**THE TASK**
Set down every line of the listing below, word for word and unchanged.

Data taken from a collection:
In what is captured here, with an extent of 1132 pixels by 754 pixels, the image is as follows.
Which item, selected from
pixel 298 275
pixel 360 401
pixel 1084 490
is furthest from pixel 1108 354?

**OUTPUT BELOW**
In what is captured here, with an extent of 1132 pixels by 754 pixels, the image is as follows.
Which item, selected from
pixel 298 275
pixel 360 401
pixel 1084 490
is furthest from pixel 1108 354?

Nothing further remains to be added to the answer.